§ **Extracted data**
↓
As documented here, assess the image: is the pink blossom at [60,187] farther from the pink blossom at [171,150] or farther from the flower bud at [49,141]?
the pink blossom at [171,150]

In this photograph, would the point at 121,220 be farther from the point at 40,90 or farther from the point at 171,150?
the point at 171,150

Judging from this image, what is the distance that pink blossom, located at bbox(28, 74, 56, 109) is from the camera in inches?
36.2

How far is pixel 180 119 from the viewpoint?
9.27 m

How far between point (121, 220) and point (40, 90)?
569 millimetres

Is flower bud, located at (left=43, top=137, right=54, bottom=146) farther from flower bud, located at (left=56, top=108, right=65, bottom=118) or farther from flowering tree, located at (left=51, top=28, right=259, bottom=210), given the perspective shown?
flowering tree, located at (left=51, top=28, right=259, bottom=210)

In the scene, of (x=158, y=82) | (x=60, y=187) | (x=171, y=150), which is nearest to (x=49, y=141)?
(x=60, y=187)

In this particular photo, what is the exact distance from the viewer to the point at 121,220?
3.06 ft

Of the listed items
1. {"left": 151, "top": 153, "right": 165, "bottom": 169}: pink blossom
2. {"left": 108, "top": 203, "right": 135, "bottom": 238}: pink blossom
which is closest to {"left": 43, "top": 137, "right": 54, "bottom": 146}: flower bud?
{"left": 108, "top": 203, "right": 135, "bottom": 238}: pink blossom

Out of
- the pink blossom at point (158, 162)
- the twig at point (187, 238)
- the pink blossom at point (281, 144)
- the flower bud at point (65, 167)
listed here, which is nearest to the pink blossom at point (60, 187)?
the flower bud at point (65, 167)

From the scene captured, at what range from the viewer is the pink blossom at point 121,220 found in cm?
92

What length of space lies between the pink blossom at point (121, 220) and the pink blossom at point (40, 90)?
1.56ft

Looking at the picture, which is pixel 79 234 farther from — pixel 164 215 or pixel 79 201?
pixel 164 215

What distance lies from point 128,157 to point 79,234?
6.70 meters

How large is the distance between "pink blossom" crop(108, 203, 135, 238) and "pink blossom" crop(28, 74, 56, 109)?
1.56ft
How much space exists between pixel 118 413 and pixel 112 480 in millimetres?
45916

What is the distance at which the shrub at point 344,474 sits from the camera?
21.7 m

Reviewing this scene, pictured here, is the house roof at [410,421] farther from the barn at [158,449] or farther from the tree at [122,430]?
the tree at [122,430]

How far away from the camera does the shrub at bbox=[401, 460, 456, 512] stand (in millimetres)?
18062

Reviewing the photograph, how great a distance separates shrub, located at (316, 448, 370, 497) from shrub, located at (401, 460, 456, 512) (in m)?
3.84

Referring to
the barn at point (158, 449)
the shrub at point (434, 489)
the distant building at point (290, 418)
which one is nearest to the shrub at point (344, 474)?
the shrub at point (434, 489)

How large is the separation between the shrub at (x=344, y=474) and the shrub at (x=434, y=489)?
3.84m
↑
§ **What is asked**
Rewrite all of the records above, putting "rooftop" wherever "house roof" appears and leaving everything else unchanged.

§ **Answer for this exercise**
As documented here, assess the image: is the pink blossom at [60,187] farther from the pink blossom at [171,150] or farther from the flower bud at [49,141]?
the pink blossom at [171,150]

In this photograph, would the point at 121,220 be farther from the point at 40,90 or farther from the point at 171,150?
the point at 171,150

Judging from this image, what is the distance that pink blossom, located at bbox(28, 74, 56, 109) is from the camera in inches?
36.2

How far is pixel 180 119 from the viewpoint?
9.27 m

How far between point (121, 220) and point (40, 90)?
569 millimetres

Is flower bud, located at (left=43, top=137, right=54, bottom=146) farther from flower bud, located at (left=56, top=108, right=65, bottom=118) or farther from flowering tree, located at (left=51, top=28, right=259, bottom=210), given the perspective shown?
flowering tree, located at (left=51, top=28, right=259, bottom=210)

In the scene, of (x=158, y=82) | (x=60, y=187) | (x=171, y=150), which is nearest to (x=49, y=141)?
(x=60, y=187)

In this particular photo, what is the exact distance from the viewer to the point at 121,220?
3.06 ft

Of the listed items
1. {"left": 151, "top": 153, "right": 165, "bottom": 169}: pink blossom
2. {"left": 108, "top": 203, "right": 135, "bottom": 238}: pink blossom
which is closest to {"left": 43, "top": 137, "right": 54, "bottom": 146}: flower bud?
{"left": 108, "top": 203, "right": 135, "bottom": 238}: pink blossom

Out of
- the pink blossom at point (158, 162)
- the twig at point (187, 238)
- the pink blossom at point (281, 144)
- the flower bud at point (65, 167)
listed here, which is nearest to the pink blossom at point (60, 187)?
the flower bud at point (65, 167)

From the scene captured, at what range from the viewer is the pink blossom at point 121,220 found in cm?
92

What length of space lies between the pink blossom at point (121, 220) and the pink blossom at point (40, 90)?
1.56ft

Looking at the picture, which is pixel 79 234 farther from — pixel 164 215 or pixel 79 201?
pixel 164 215

What distance lies from point 128,157 to point 79,234?
6.70 meters

How large is the distance between "pink blossom" crop(108, 203, 135, 238) and "pink blossom" crop(28, 74, 56, 109)?
1.56ft
How much space exists between pixel 118 413 and pixel 112 480 in millimetres?
45916

What is the distance at which the shrub at point 344,474 sits from the camera?
21.7 m

Reviewing this scene, pictured here, is the rooftop at [410,421] farther from the barn at [158,449] or farther from the tree at [122,430]?
the tree at [122,430]

How far away from the camera does the shrub at bbox=[401, 460, 456, 512] stand (in millimetres)?
18062

Reviewing the photograph, how great a distance separates shrub, located at (316, 448, 370, 497) from shrub, located at (401, 460, 456, 512) (in m)?
3.84

Referring to
the barn at point (158, 449)
the shrub at point (434, 489)
the distant building at point (290, 418)
which one is nearest to the shrub at point (344, 474)?
the shrub at point (434, 489)

How large is the separation between the shrub at (x=344, y=474) and the shrub at (x=434, y=489)?
3.84m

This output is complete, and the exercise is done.